7. Vierzig Jahre atheistischer Kommunismus haben ihre Spuren und Narben im Fleisch und in der Erinnerung eures Volkes hinterlassen und eine Atmosphäre des Mißtrauens geschaffen. All das kann nicht verschwinden ohne ein echtes Bemühen zur Umkehr seitens der Bürger sowohl in ihrem persönlichen Leben als auch in den Beziehungen zur Gesamtheit der nationalen Gemeinschaft. Jeder muß seinen Brüdern die Hände reichen, damit Fortschritt und Entwicklung allen zugute kommen – besonders jenen, die die unseligen Auswirkungen der verschiedenen Krisen der Vergangenheit erdulden mußten. Euer Volk ist reich an ungeahnten Ressourcen, an Selbstvertrauen und Solidarität. Aufgrund dieser Werte ist es dazu berufen, eine Kunst des Zusammenlebens zu entwickeln, die ein Mehr an Seele und Menschlichkeit ist. Solidarität und Vertrauen erfordern von allen Verantwortlichen des sozialen Lebens Absprache und Achtung der unterschiedlichen Zuständigkeitsbereiche sowie fortdauerndes Engagement und ein aufrichtiges Verhalten all derer, die mit den Angelegenheiten der Gesellschaft betraut sind. Auf dieser Grundlage kann dann wirklich eine Schicksalsgemeinschaft entstehen. Ich ermutige die Einwohner Rumäniens, sich um den Aufbau einer Gesellschaft, die allen dient, zu bemühen und sich von der Botschaft Christi erreichen zu lassen, so wie es ihre Vorfahren seit den apostolischen Zeiten getan und damit gezeigt haben, wie wichtig die Stellung der christlichen, spirituellen, sittlichen und menschlichen Werte im Leben der Nation ist.
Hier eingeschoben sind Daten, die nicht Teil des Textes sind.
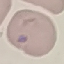
It is parasitized.

Summary:
  - Preparation: thin smear
  - Capture: smartphone through the microscope eyepiece
  - Stain: Giemsa
  - Image type: cell patch, automatically extracted from a larger field of view and resized to 64 × 64 pixels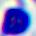

Micrograph. 400x magnification. A leukocyte is seen.Look for Plasmodium parasites.
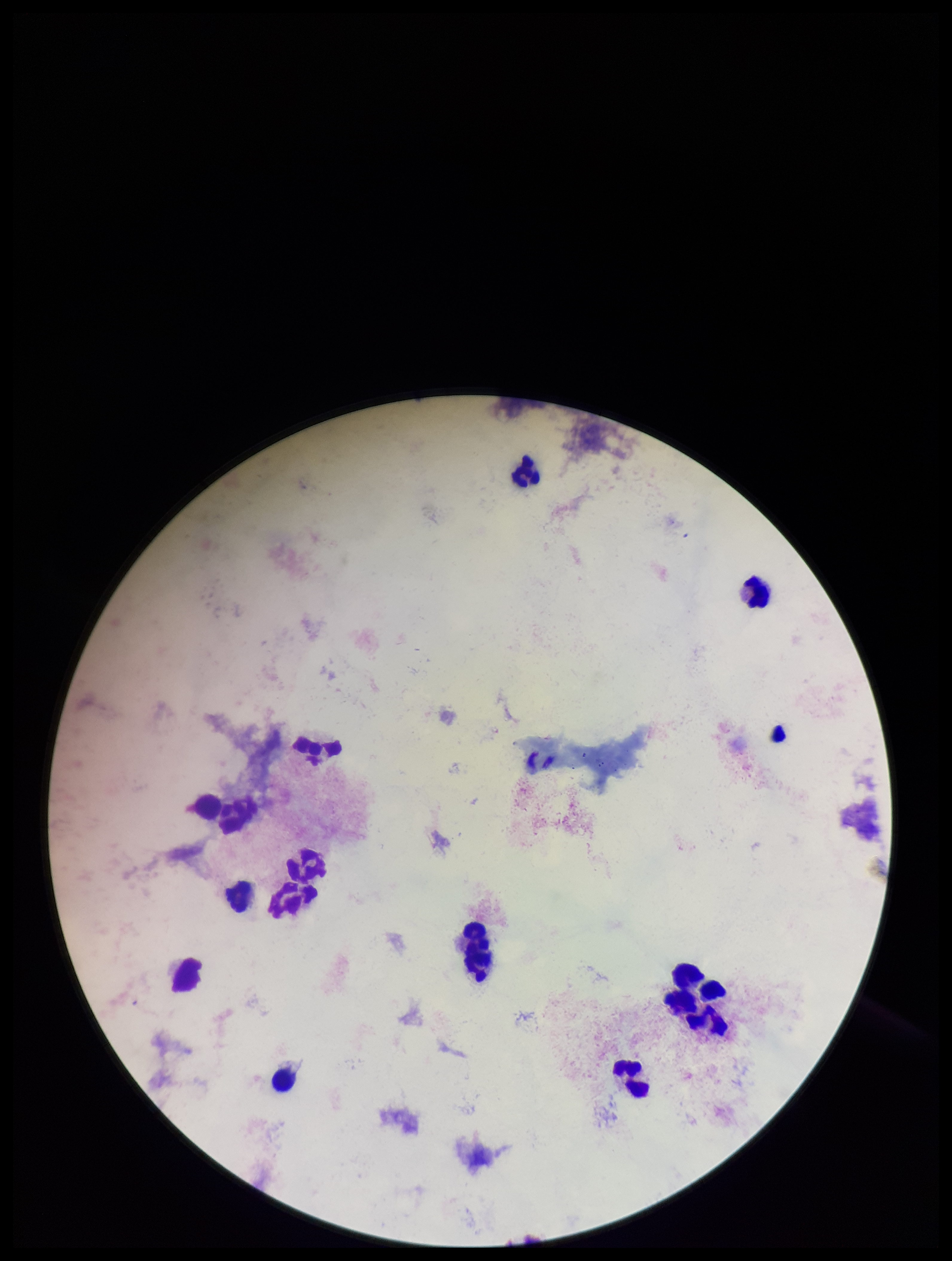

None detected.

Summary:
  - Stain: Giemsa
  - Preparation: thick blood smear
  - Leukocyte count: 14
  - Field of view: one from this slide
  - Patient malaria status: negative
  - Capture: smartphone photograph through the microscope eyepiece
  - Parasite count: 0
  - Image size: 952×1261 pixelsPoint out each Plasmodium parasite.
8. Die auf die Ereignisse von 1989 erfolgten Umwälzungen haben die Unterschiede zwischen den Bürgern verschärft. Die Schwierigkeiten im Übergang zur Demokratie ziehen manchmal Entmutigung nach sich. Der Weg des demokratischen Lebens führt zuallererst durch eine staatsbürgerliche Erziehung aller Einwohner, damit sie innerhalb der örtlichen Gemeinden und auf allen Stufen der Gesellschaft aktiv und verantwortlich am öffentlichen Leben teilnehmen können. Zum Bürgersinn erzogen, wird sich das Volk bewußt, daß die Entwicklungen nicht allein struktureller Art sein dürfen, sondern daß sie auch die Mentalitäten betreffen. Insbesondere ist es angezeigt, daß die Jugendlichen das Vertrauen in ihr Land wiederfinden und nicht versucht sind, auszuwandern. Aber es ist andererseits auch wichtig, daß ein Staat, der um harmonisches Miteinander und um Frieden bemüht ist, sich ohne Ausnahme um alle Menschen kümmert, die im Staatsgebiet leben. In der Tat hat ein Staat die Pflicht, alles zu tun, um die nationale Einheit zu festigen, die auf die Gleichheit aller Einwohner – unabhängig von ihrer Herkunft und Religion – gründet, und um den Sinn für Aufnahme von Fremden zu entwickeln.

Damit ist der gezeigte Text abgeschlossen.